BEGIN MATERIAL SUPPLIED
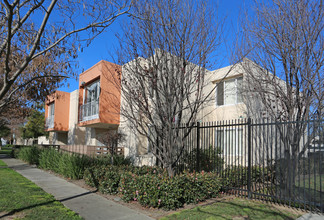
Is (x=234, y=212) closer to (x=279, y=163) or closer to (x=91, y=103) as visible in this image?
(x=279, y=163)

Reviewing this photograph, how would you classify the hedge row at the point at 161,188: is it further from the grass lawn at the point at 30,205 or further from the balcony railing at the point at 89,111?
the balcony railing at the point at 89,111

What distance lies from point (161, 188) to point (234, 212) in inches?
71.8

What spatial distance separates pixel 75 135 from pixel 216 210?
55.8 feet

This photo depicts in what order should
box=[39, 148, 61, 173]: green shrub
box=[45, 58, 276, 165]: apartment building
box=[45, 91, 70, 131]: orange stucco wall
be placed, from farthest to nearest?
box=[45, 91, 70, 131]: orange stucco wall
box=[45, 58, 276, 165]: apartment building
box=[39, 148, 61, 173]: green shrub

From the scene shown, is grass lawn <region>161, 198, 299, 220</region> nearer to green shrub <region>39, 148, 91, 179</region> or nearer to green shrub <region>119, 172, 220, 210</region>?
END MATERIAL SUPPLIED
BEGIN MATERIAL SUPPLIED
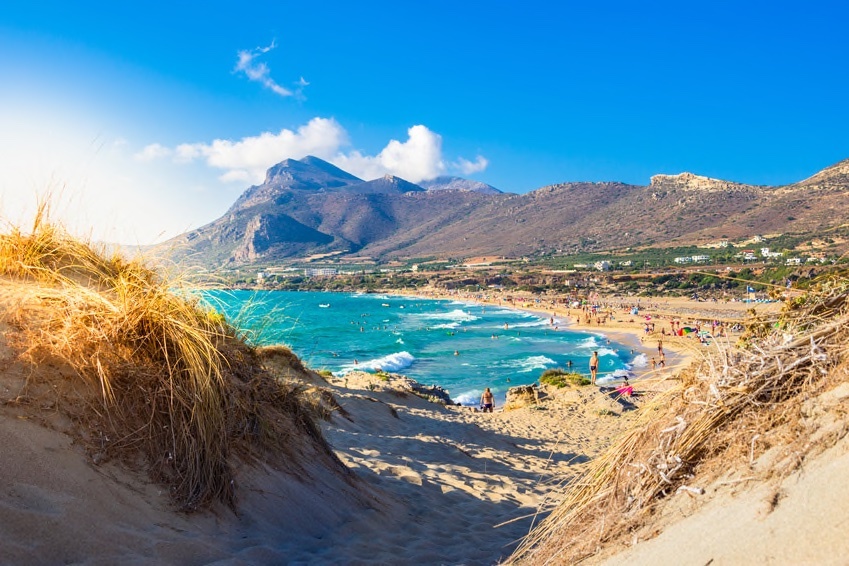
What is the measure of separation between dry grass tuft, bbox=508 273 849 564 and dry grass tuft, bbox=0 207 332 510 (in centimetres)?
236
END MATERIAL SUPPLIED
BEGIN MATERIAL SUPPLIED
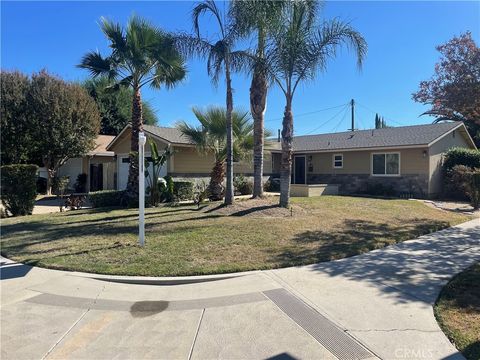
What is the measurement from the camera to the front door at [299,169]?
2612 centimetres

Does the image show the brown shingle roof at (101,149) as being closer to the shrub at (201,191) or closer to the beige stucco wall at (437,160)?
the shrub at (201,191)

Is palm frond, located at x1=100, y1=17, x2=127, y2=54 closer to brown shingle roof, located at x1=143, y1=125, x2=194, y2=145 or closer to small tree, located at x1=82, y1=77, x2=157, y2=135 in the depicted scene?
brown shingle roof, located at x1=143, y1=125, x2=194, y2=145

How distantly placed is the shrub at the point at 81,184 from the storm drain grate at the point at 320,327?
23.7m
END MATERIAL SUPPLIED
=== TASK DETAILS ===
Count the lines in the records above that contain the string "balcony", treating uppercase and lowercase letters as distinct, and reply with the number alone.

=== RESULT OF THIS TASK ===
2